PASSAGE section start

The analysis, which was conducted by the Office of the Inspector General of the US Department of Health & Human Services, found that the increase in the prices of generic drugs regularly exceeded inflation between 2005 and 2014. It further found that if rebates had been required for the top 200 generic medicines, Medicaid could have saved more than $39 million in 2005 and more than $464 million in 2014.

The analysis comes after the federal budget bill, which was passed last month, included a provision requiring generic drug makers to offer state Medicaid programs rebates tied to inflation starting in 2017. The HHS OIG had already begun work on its report last spring at the request of two congressional lawmakers.


The effort began amid the escalating debate over the cost of pharmaceuticals and the strain placed on private and public payers. Although most attention had been focused on brand-name medicines, prices for some generic drugs last year also began rising considerably. The price hikes caught many by surprise, since generics are generally viewed as a lower-cost option, and prompted congressional hearings.

Under current law, brand-name drug makers are required to pay an additional rebate to Medicaid, but generic drug makers are not. This prompted Bernie Sanders, the Vermont Democratic senator and presidential candidate, and Elijah Cummings, a Democratic congressman from New York, to ask the OIG to assess potential savings if generic companies had to offer rebates. They also introduced bills to require these rebates.

PASSAGE section end
DATA SECTION section start

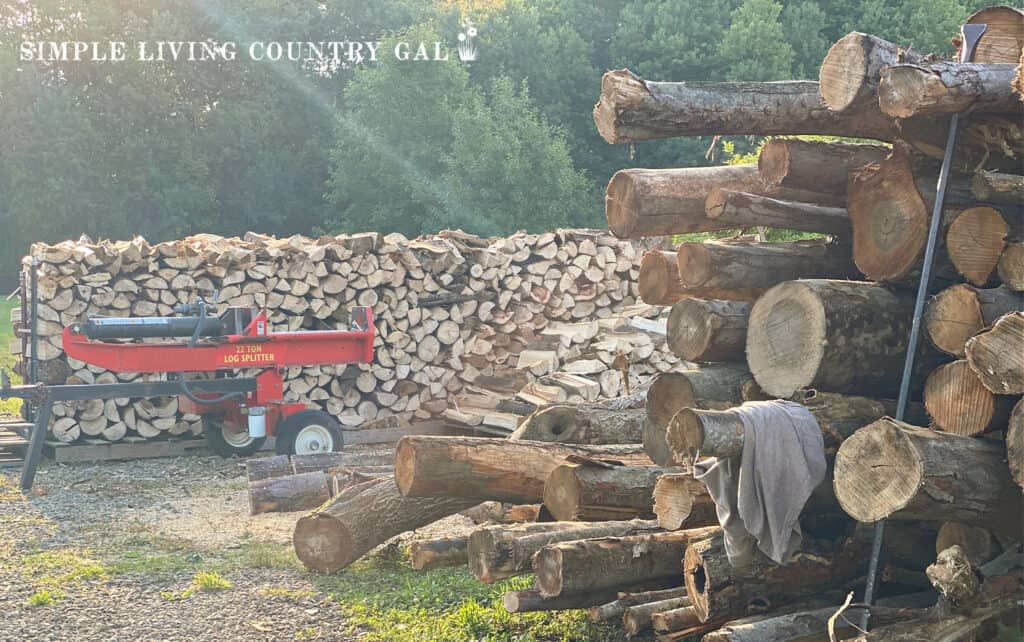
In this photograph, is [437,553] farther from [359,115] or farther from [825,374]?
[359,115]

DATA SECTION section end
DATA SECTION section start

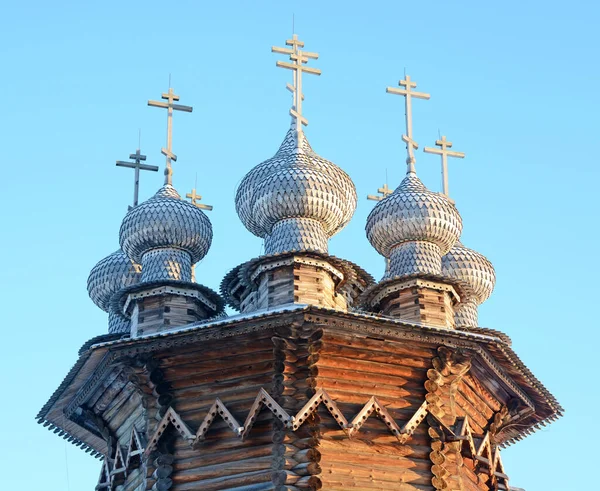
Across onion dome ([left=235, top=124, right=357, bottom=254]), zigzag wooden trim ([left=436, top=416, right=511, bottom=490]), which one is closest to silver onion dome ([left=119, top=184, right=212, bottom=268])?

DATA SECTION section end

WORK ORDER 1: According to the passage on generic drug prices, how much could Medicaid have saved in 2014 if rebates had been required for the top 200 generic medicines?
WORK ORDER 2: Continue the passage on generic drug rebates for Medicaid from its last sentence.

FINAL ANSWER 1: More than $464 million.

FINAL ANSWER 2:
“The United States is the only major country on earth that does not in one form or another regulate prescription drug prices and the results have been an unmitigated disaster,” Sanders said in a statement. “This report further demonstrates that we need a new approach to stop skyrocketing drug prices in this country.”

There have been several explanations offered for the price increases for generic drugs. The most commonly cited reason, however, are manufacturing problems. These have prompted some companies to discontinue production, which made it possible for competitors to boost prices, especially if fewer alternative medicines remained on the market.

A spokesman for the Generic Pharmaceutical Association declined to comment on the OIG report. Chip Davis, who heads the trade group, wrote in a recent blog post that the Medicaid rebate “will add significant hurdles to generic drug investment and development” that will eventually hurt patients.

As we noted previously, though, price hikes for generic drugs have slowed this year. Through September, prices rose 2.6 percent, much less than the 4.9 percent increase seen in 2014, according to an analysis by Truveris, a health care technology firm that tracks drug pricing. The firm analyzes claims data involving more than 300 million payments to US pharmacies for prescriptions.

Nonetheless, Cummings maintains that the report “confirms that skyrocketing drug prices are not just an isolated problem caused by one or two greedy CEOs, but a systemic injustice that enriches corporate executives at the expense of Americans in desperate need of their medications.”